Exercise directions: Write the next part of the Nissan Sentra bumper swap thread, picking up right after its final line.

Start of Extract

# 2000 se-r spec v bumper on 2005 spec v se-r?



## compprat (Jun 13, 2006)

I have been wanting to change my front bumper over to a 2000 spec v se-r bumper. They look more aggressive. I heard that in order to do this, you need 2000 headlights, a hood, and the bumper? Is this true? My car is a 2005 nissan sentra spec v se-r.

Any feedback is appreciated.

Thanks..


-Kyle


----------



## Oldnissanguy (Jan 6, 2005)

As far as I know the SE-R Spec V didn't come out unitl 2002. In fact there wasn't even a SE-R in 2001, only the SE.


----------



## compprat (Jun 13, 2006)

Then why does the link say B15 2000 + Chasis...Blah whatever Im probably wrong, maybee its the 2003 bumper.


----------



## ga16freak (Dec 31, 2004)

The B15 did come out in 2000 but the SE-R model didn't until 2002. Lots of people Prefer the 02/30 model and you can switch to that years headlights/bumper. There is a guide on thevboard for the conversion.


----------



## saint0421 (Sep 24, 2006)

link should def help--> My SpecV / '04+ -> '02/'03 Front End Conversion


----------



## dreamskyline (Nov 19, 2006)

End of Extract
Start of Dataset

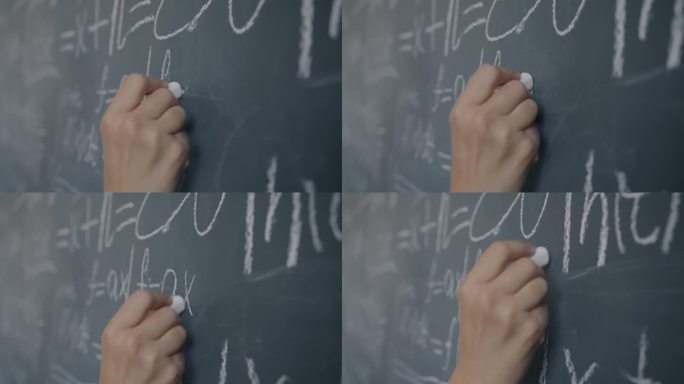 高中物理教学中女教师在黑板上书写符号的特写慢动作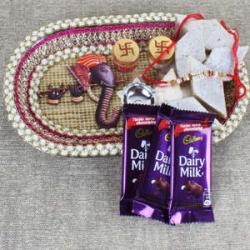 Rakhi With Puja Thali - Ganesha Rakhi Puja Thali with Sweets and Chocolate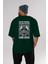 John Wick Biker Arka Baskılı Zümrüt Yeşili Oversize T-Shirt Unisex Erkek Kadın Bisiklet Yaka 5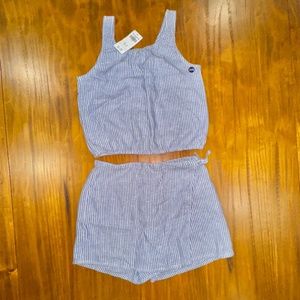 abercrombie kids Girl’s Linen Matching Set Sz. 11/12 blue stripe NWT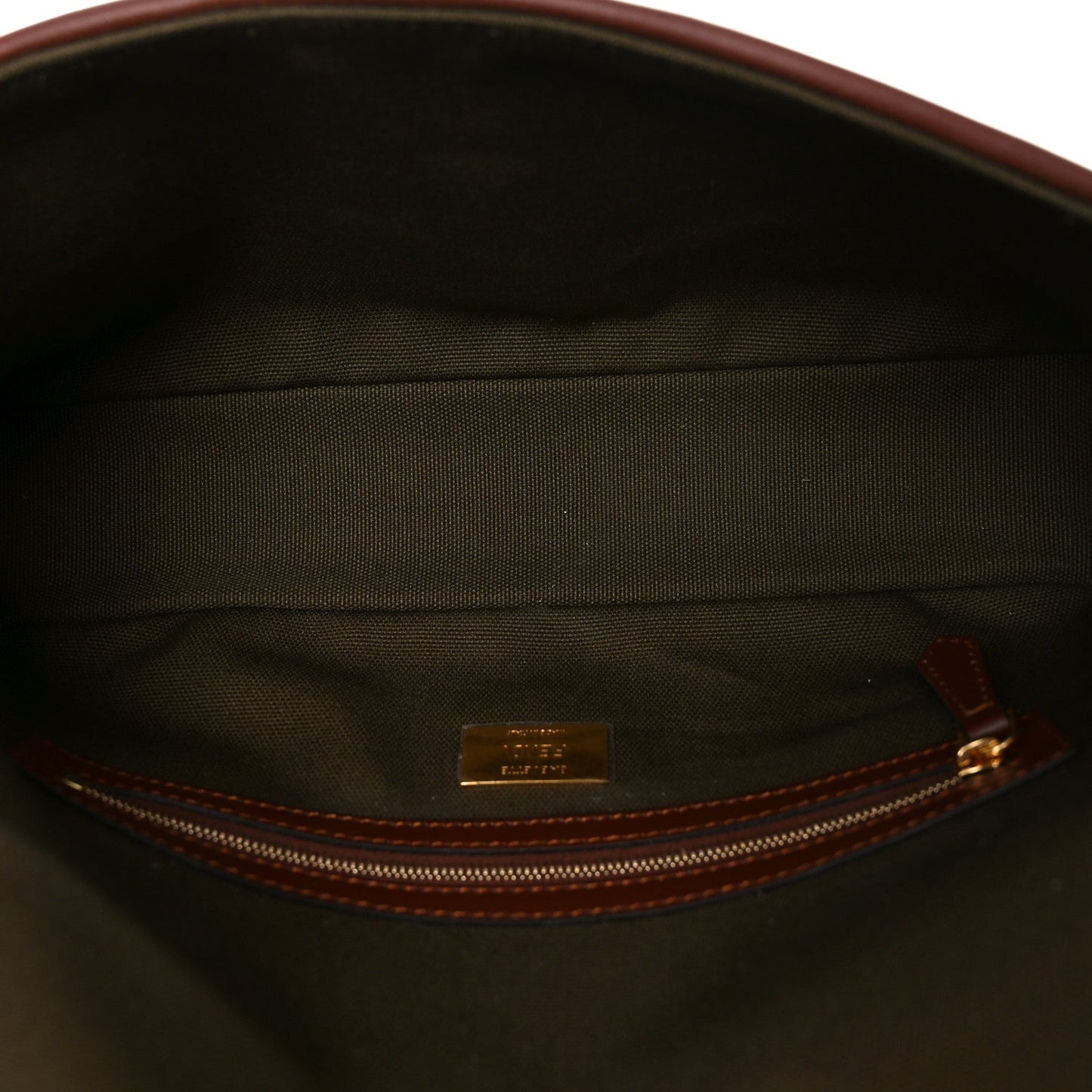 X SARA COLEMAN Canvas Vitello King FF Fish Eye Embroidered Baguette Amazzonia Ghianda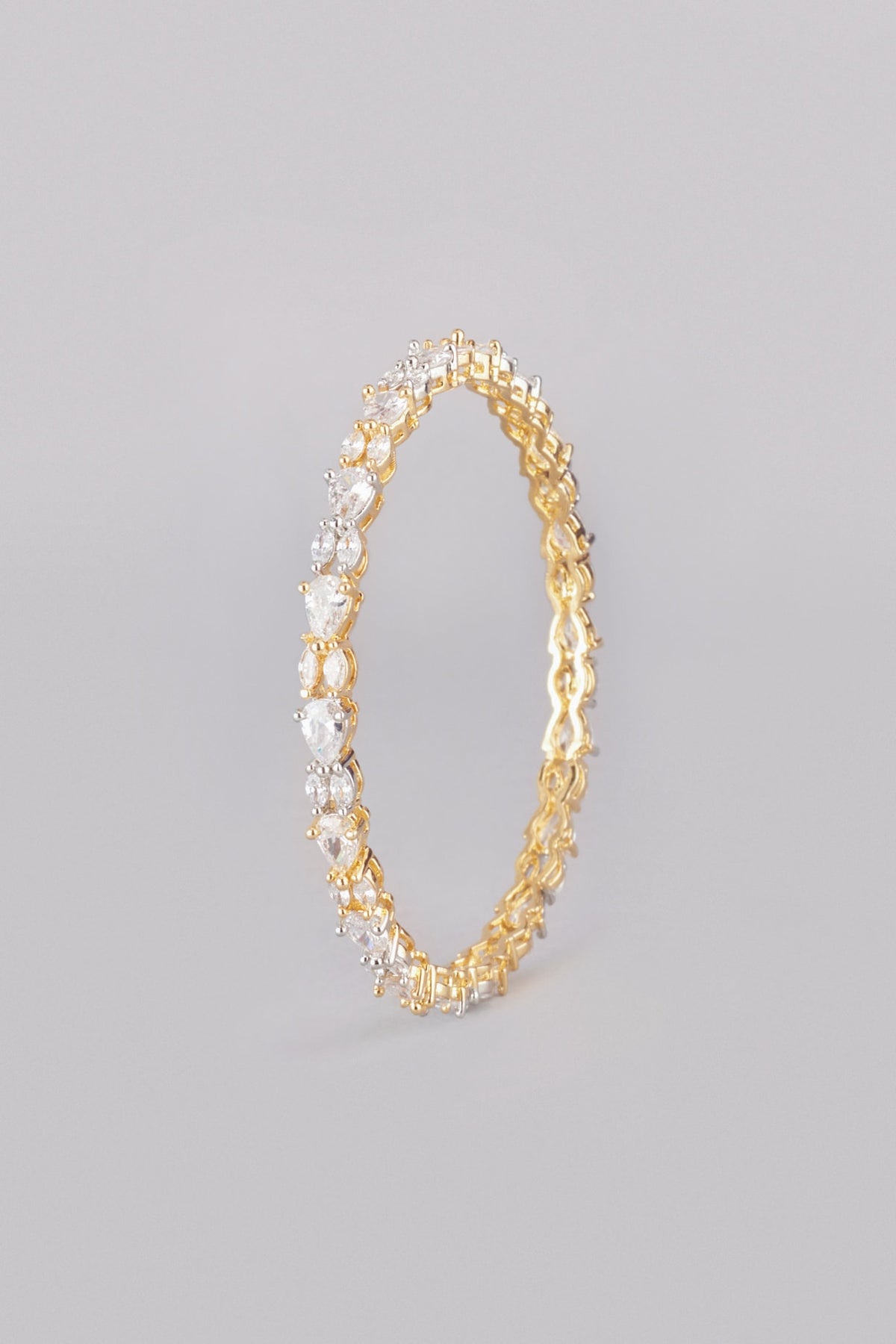 White & Gold Finish Zircon Bangles (Set Of 2)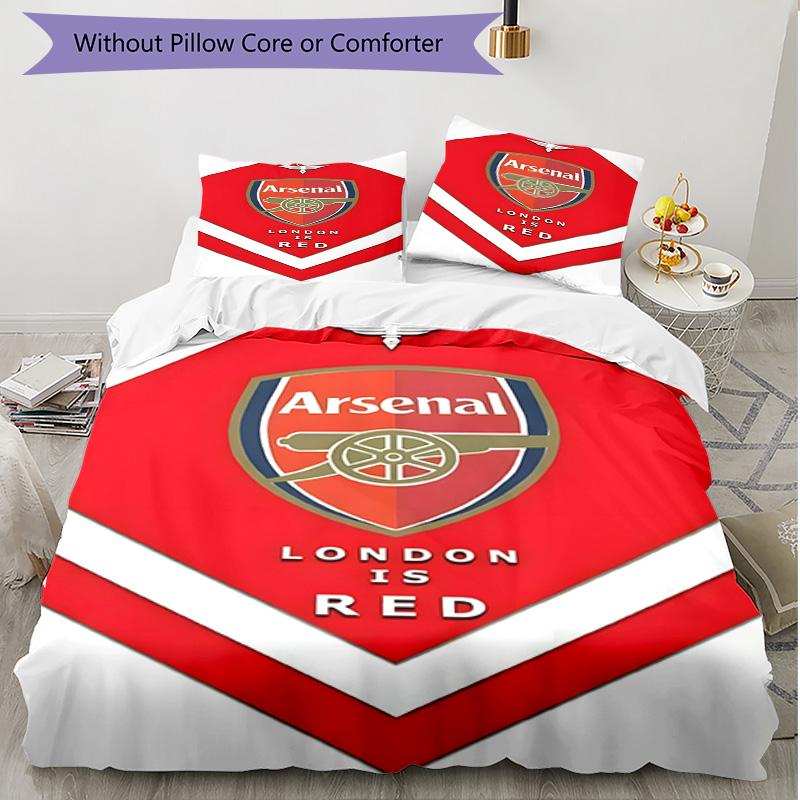 3pcs Duvet Cover Set (1*Duvet Cover + 2*Pillowcase, Without Core), Arsenal F.C Print Soft All‑Season Bedding Set, Home Bedroom Decor Gift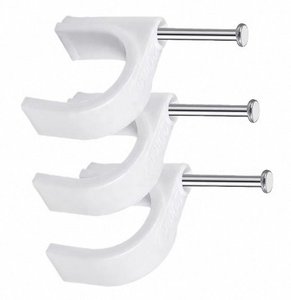 YULING - Clip Circular de Plástico Blanco para Cables de 4-40 mm, con Clavo Metálico en Relieve de 20 mm, 0-120 ° C para Gestión de Fijación de Cables - Product Image 1
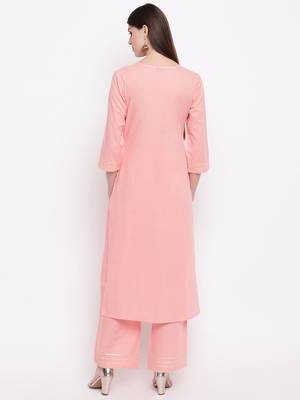 Women's  Peach Cotton Gota Work Straight Kurta Palazzo Set 5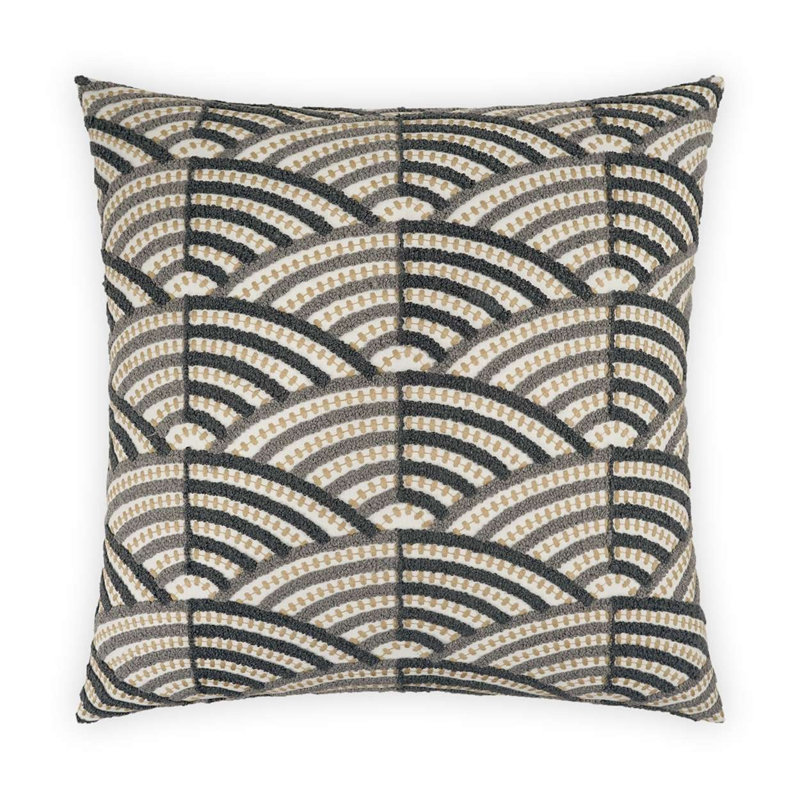 Shapely Embroidered Feather Throw Pillow, Square 20"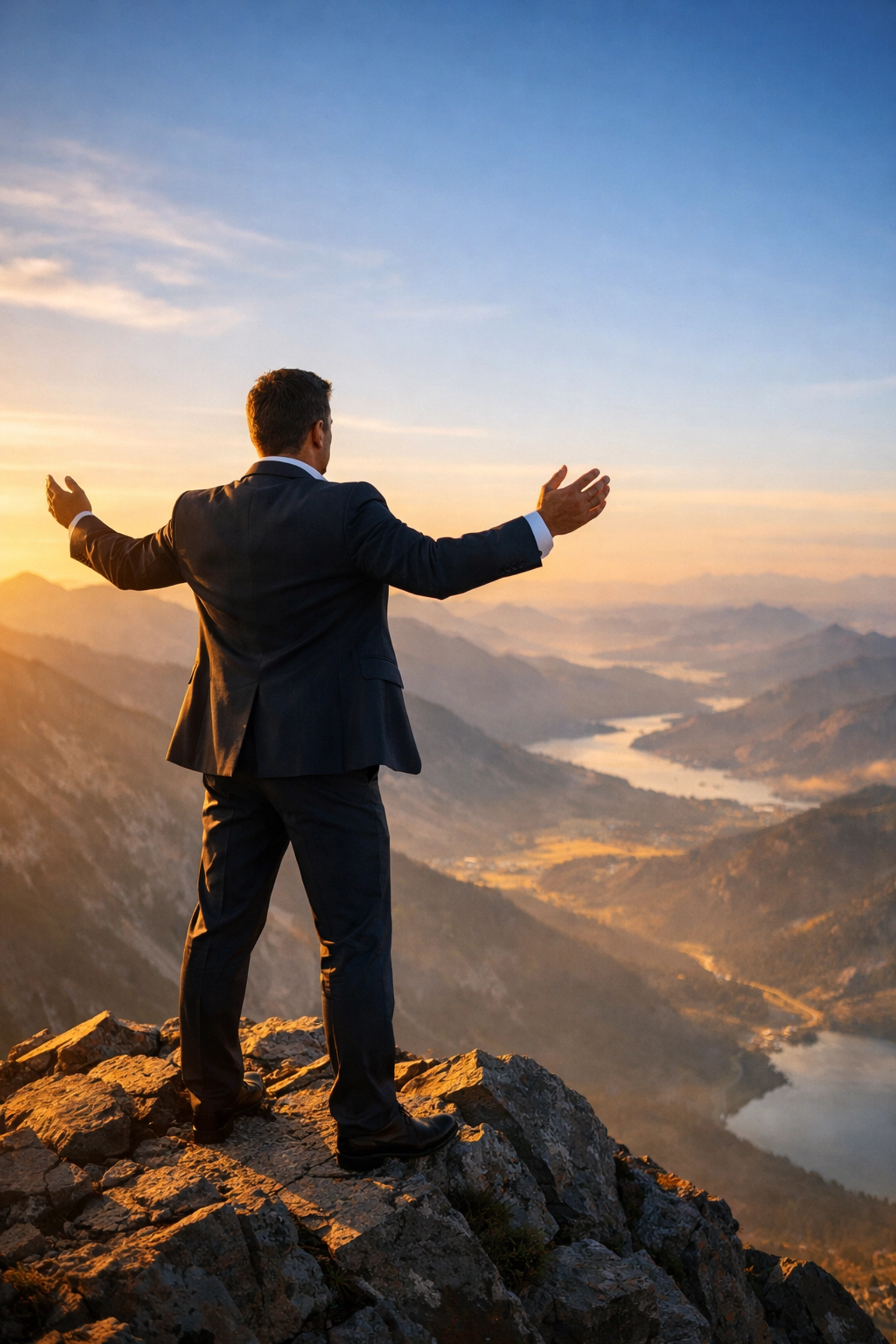 Business leader at mountain peak symbolizing executive resilience and career growth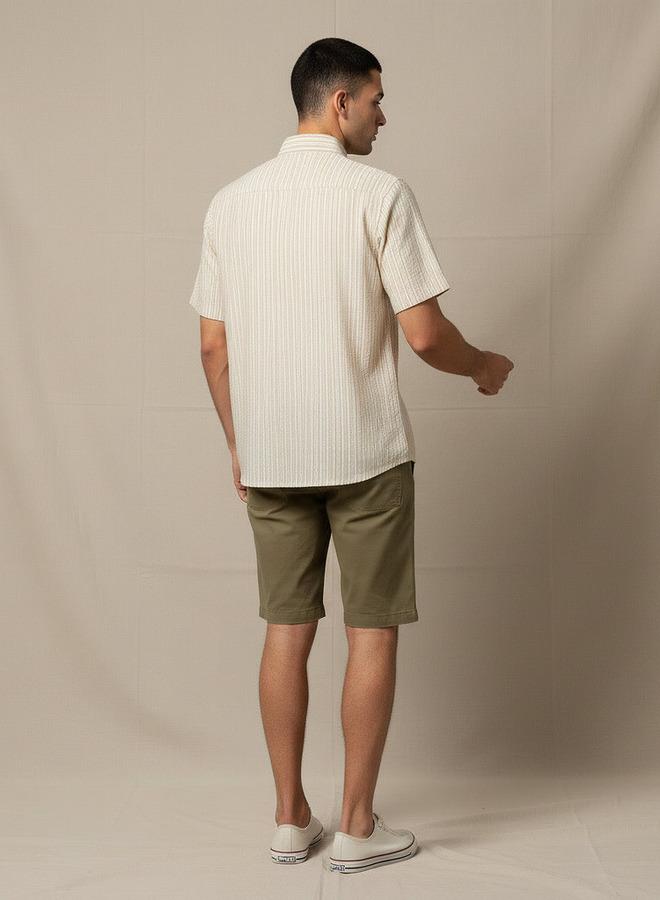 Splash FAV Men Regular Fit Collared Striped Short Sleeves Shirt - Image 3
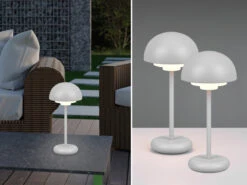 MeineWunschleuchte LED Tischleuchte 2er SET Outdoor Touch Dimmer, USB Aufladbar, Grau Höhe 30cm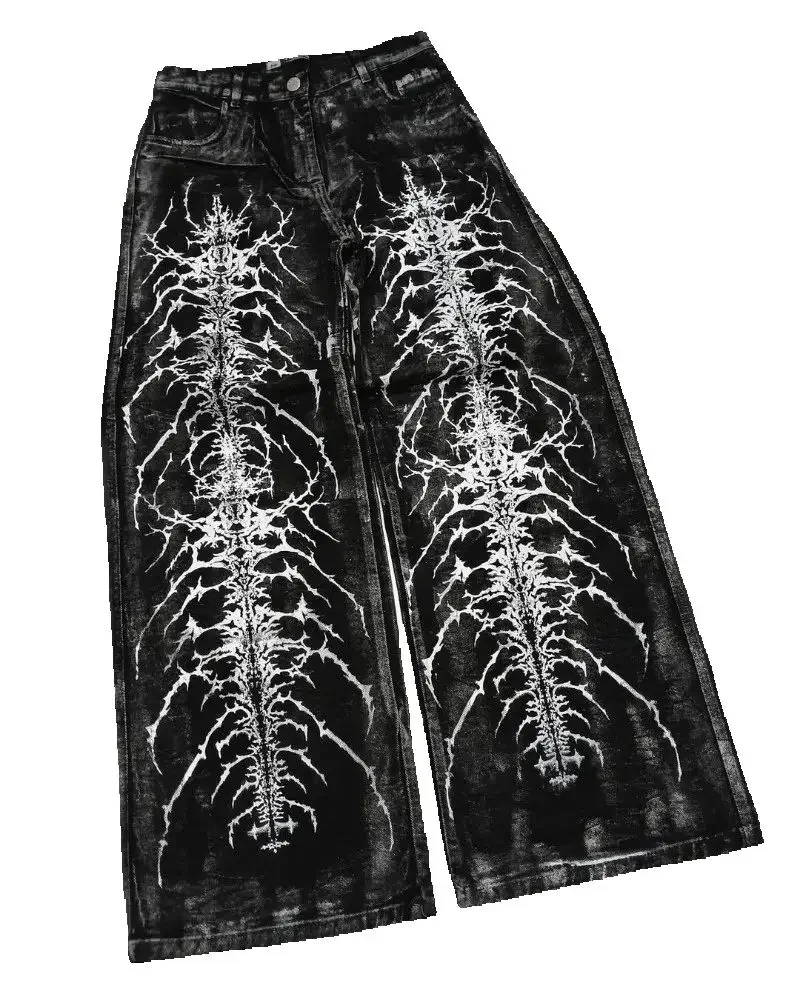 جينز عصري برسومات قوطية داكنة لعام 2025 للرجال الهيب هوب ملابس خروج فضفاضة غير رسمية عالية الخصر سراويل مستقيمة للنساء #2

End of Dataset

Written answer:
the first SER's were the B13 chassis(1991-1994) it was the first sentra to use the SR20 engine and they actaully had decent performance.they did not make another SER until 2002 it wa also the first year for the SER Spec V. if you want do to a conversion you will need the headlights,bumper,and the fenders,and unfortunatley the hood wont fit properly unless you get one from a 2000 to 2003 sentra,its like $300 at the dealer for a new hood so you can probly find a aftermarket or junkyard one for cheap,the fenders can come off any B15 sentra from 2000 to 2003,only the Spec V has the black housing so you will have to get those to keep the spec v look other than that it should all bolt up.


----------



## SPEEDO (Jun 9, 2003)

the 02-03 have different headlights, hood, bumper etc than the 04-06's


----------



## saint0421 (Sep 24, 2006)

The link i posted has all the required parts for the conversion to include brackets and misc. But like dreamskyline wrote, only SE-R Spec Vs had black housing. You could also do a SE front end. The only difference would be the 00-03 SE bumper vice the 02-03 SE-R/ SE-R Spec V bumper.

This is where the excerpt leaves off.